If you asked yourself that question, you asked the wrong question. The real question should be, what have you done in the last week, month, year, or decade to recapture the freedom that we once had? The cry should no longer be for liberty, it should be for liberation from an ever more and more strangling, regulating, controlling, taxing, overpowering, crushing, excessive, fatiguing, and intolerably cancerous, overabundant, big government.
DON'T LIKE TO DO THIS, BUT
In this book I didn't want to reprint or use any of the information from the Wee Wee book. But I know that if I don't, then some of you are going to feel lost. I believe that Chapter 6 in the first book is very important in understanding what I mean when I write about our current loss of liberty and compare it to the loss of liberties that our Founding Fathers thought the King of England had taken away from them.

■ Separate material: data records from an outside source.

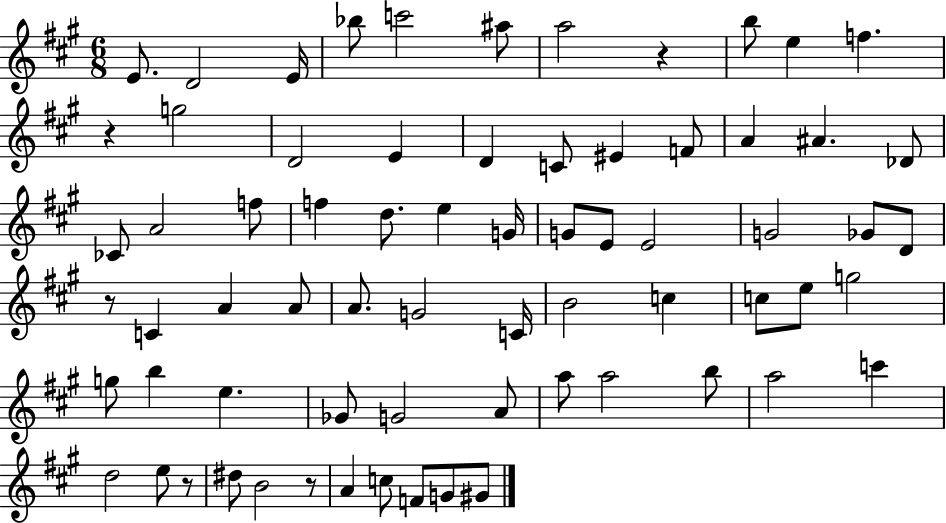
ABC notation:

X:1
T:Untitled
M:6/8
L:1/4
K:A
E/2 D2 E/4 _b/2 c'2 ^a/2 a2 z b/2 e f z g2 D2 E D C/2 ^E F/2 A ^A _D/2 _C/2 A2 f/2 f d/2 e G/4 G/2 E/2 E2 G2 _G/2 D/2 z/2 C A A/2 A/2 G2 C/4 B2 c c/2 e/2 g2 g/2 b e _G/2 G2 A/2 a/2 a2 b/2 a2 c' d2 e/2 z/2 ^d/2 B2 z/2 A c/2 F/2 G/2 ^G/2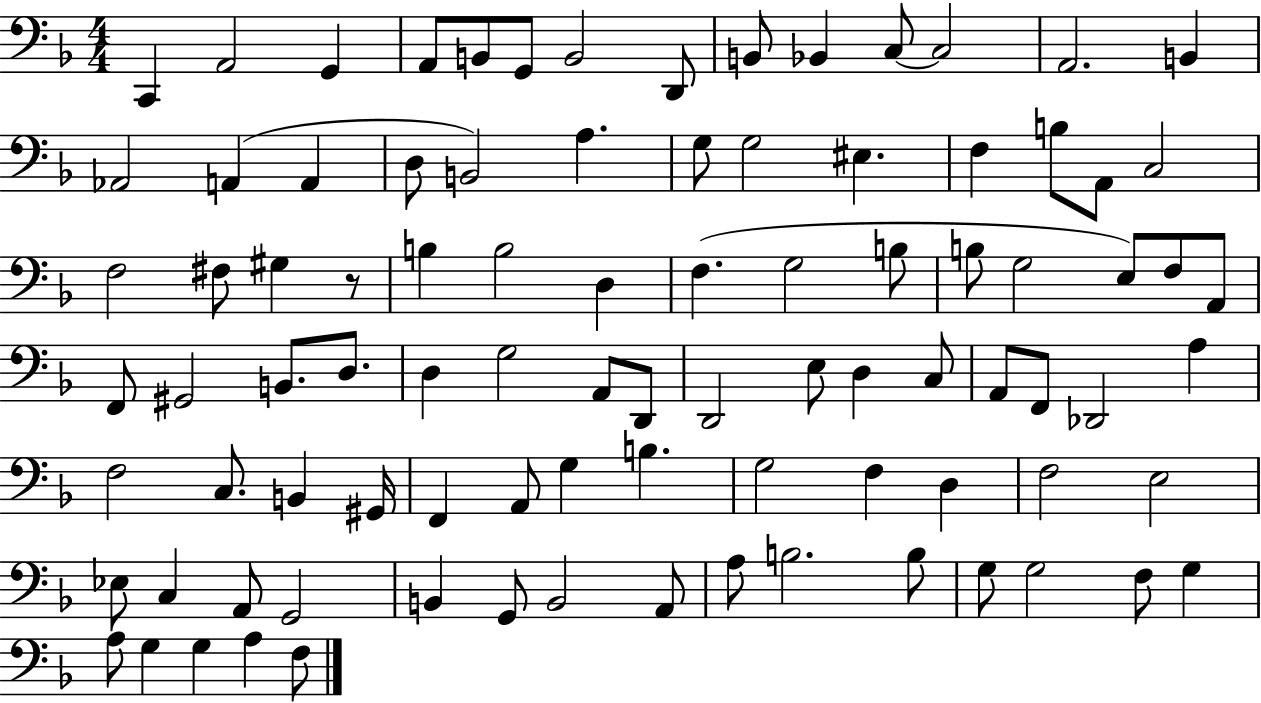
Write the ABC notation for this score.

X:1
T:Untitled
M:4/4
L:1/4
K:F
C,, A,,2 G,, A,,/2 B,,/2 G,,/2 B,,2 D,,/2 B,,/2 _B,, C,/2 C,2 A,,2 B,, _A,,2 A,, A,, D,/2 B,,2 A, G,/2 G,2 ^E, F, B,/2 A,,/2 C,2 F,2 ^F,/2 ^G, z/2 B, B,2 D, F, G,2 B,/2 B,/2 G,2 E,/2 F,/2 A,,/2 F,,/2 ^G,,2 B,,/2 D,/2 D, G,2 A,,/2 D,,/2 D,,2 E,/2 D, C,/2 A,,/2 F,,/2 _D,,2 A, F,2 C,/2 B,, ^G,,/4 F,, A,,/2 G, B, G,2 F, D, F,2 E,2 _E,/2 C, A,,/2 G,,2 B,, G,,/2 B,,2 A,,/2 A,/2 B,2 B,/2 G,/2 G,2 F,/2 G, A,/2 G, G, A, F,/2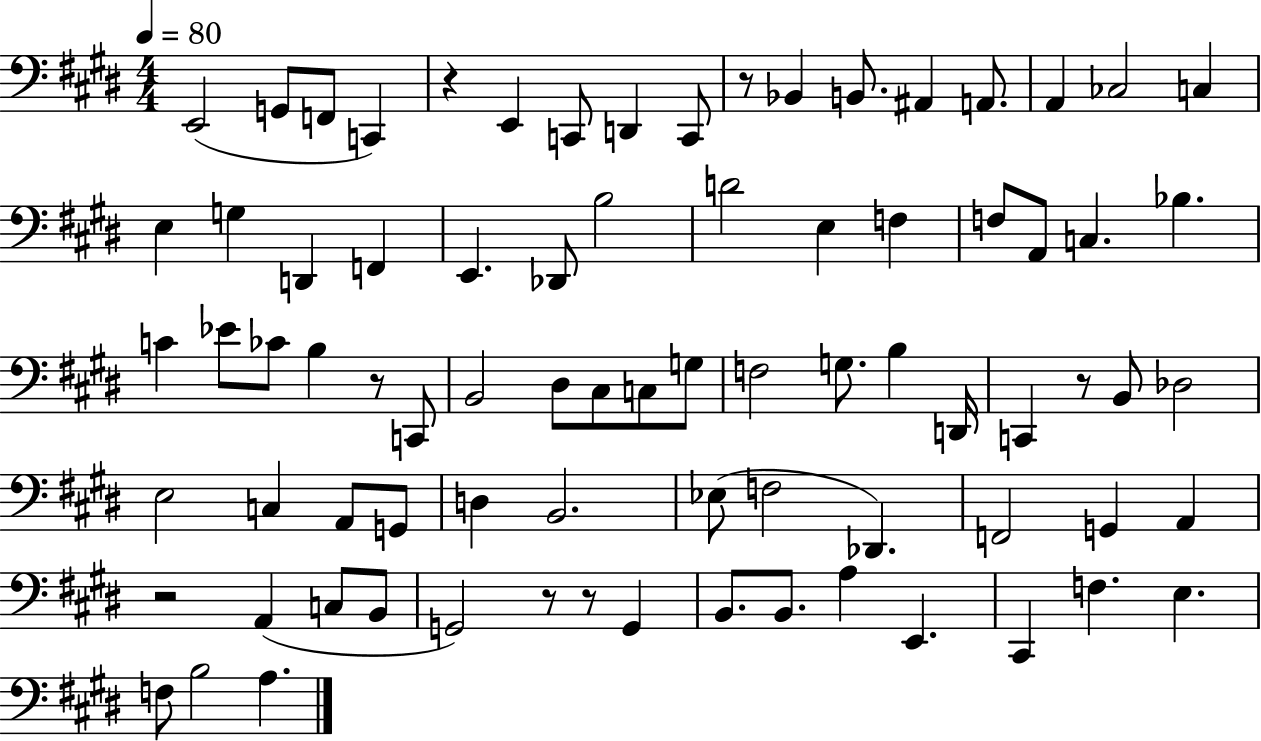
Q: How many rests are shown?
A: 7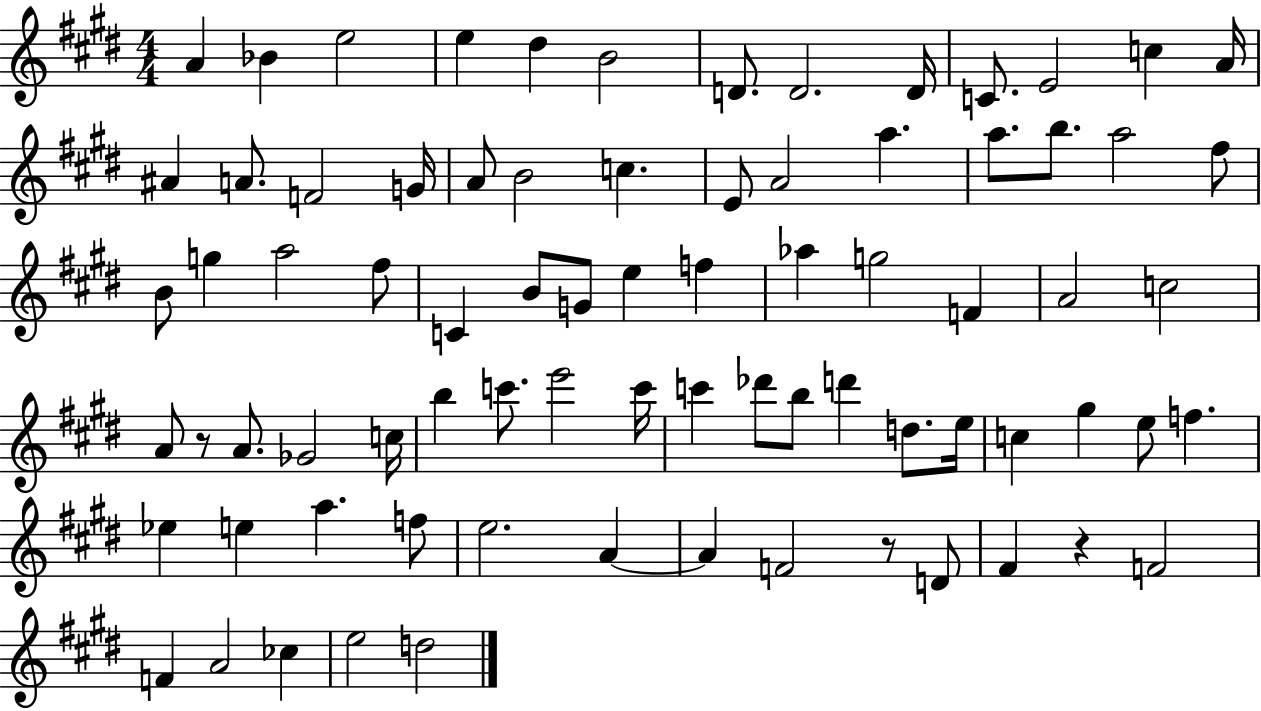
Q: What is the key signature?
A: E major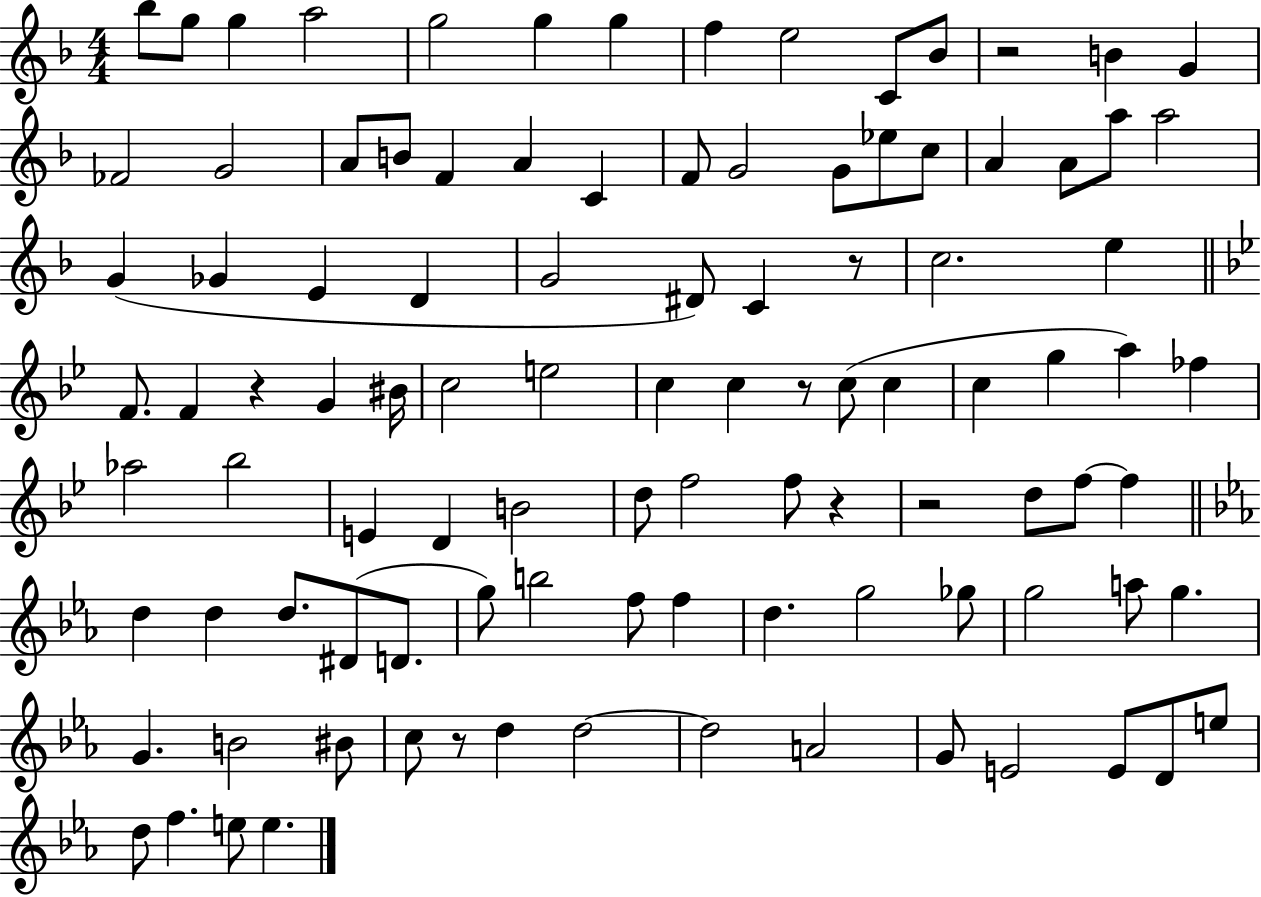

We will review that chapter in the next chapter, but first get a dictionary and look up the word LIBERTY. This word is used several times in the Declaration of Independence and the Constitution and was the motivation of both documents. When you have time, go to your local library or law library and get your hands on a copy of Black's Law Dictionary and look up "liberty." I recommend this because the law dictionary has a more extensive explanation of the term. It is very important to thoroughly understand the legal definition. Looking up the true definition of words is good advice at all times. It eliminates the opportunity for people to doubletalk you - more on that later.